> **Page excerpt**
- Citing continued inflation, supply and demand issues, and food and energy prices, the US Federal Reserve (Fed) announced on Wednesday that it's raising rates by another 0.75%, bringing the central bank's benchmark rate to the 3.75% - 4% target range.
- The bank also signaled plans for further hikes, though likely in smaller increments, with major US stock indexes falling in the wake of the announcement. At the center of market valuation reactions was a more than 3% drop in the Nasdaq Composite.
- With the Fed's preferred measure showing inflation still above the 2% target — having risen from 4.9% in August to 5.1% in September — Fed chairman Jerome Powell said they aren't close to pausing rate hikes, adding that the concern is that inflation could become "entrenched" in the economy.
- Facing inflation not seen since the early 1980s, some experts say the Fed should maintain its aggressive rate hike campaign even if it raises unemployment, which is currently at 3.5%. Former Treasury Secretary Larry Summers predicted unemployment would need to rise above 4.4% to reign in inflation.
- With today's increase being the fourth 0.75% hike in a row, the Fed's current projections call for a more modest 0.5% hike in mid-December and subsequent hikes in early 2023.
- This year's series of rate hikes has reportedly contributed to the fastest deceleration in home price growth on record, as mortgage rates have soared to more than 7%. Other interest rates, such as for auto and credit card loans, have risen to highs not seen in over a decade.

> **Provided information**
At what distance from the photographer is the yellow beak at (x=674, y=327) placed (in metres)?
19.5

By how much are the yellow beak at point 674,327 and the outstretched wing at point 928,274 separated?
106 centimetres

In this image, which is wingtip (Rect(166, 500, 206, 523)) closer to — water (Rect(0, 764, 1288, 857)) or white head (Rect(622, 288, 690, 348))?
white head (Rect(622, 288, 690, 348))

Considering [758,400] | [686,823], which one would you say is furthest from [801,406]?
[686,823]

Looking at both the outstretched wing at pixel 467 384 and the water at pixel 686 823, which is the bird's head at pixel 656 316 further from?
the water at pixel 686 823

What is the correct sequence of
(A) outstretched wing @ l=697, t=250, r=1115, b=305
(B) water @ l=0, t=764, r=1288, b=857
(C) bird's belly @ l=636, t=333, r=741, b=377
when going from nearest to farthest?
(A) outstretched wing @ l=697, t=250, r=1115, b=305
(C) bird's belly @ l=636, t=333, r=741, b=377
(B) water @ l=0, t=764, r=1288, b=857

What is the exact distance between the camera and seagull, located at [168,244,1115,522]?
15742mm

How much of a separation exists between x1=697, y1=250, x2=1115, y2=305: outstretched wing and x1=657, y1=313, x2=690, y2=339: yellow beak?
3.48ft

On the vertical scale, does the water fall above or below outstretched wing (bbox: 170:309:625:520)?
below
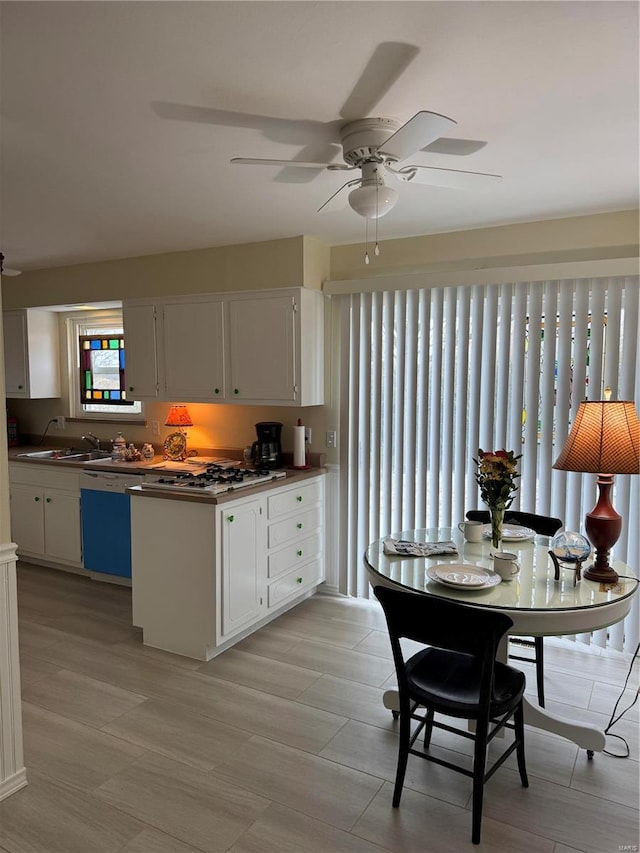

> **Required actions**
1. In the Fed rate hike summary, what target range did the central bank's benchmark rate reach?
2. What is the Spanish translation of this sentence from the Fed rate hike summary: "The bank also signaled plans for further hikes, though likely in smaller increments, with major US stock indexes falling in the wake of the announcement."

> **Solutions for each task**
1. 3.75% to 4%

2. El banco también señaló planes de nuevas subidas, aunque probablemente en incrementos menores, mientras los principales índices bursátiles de EE. UU. caían tras el anuncio.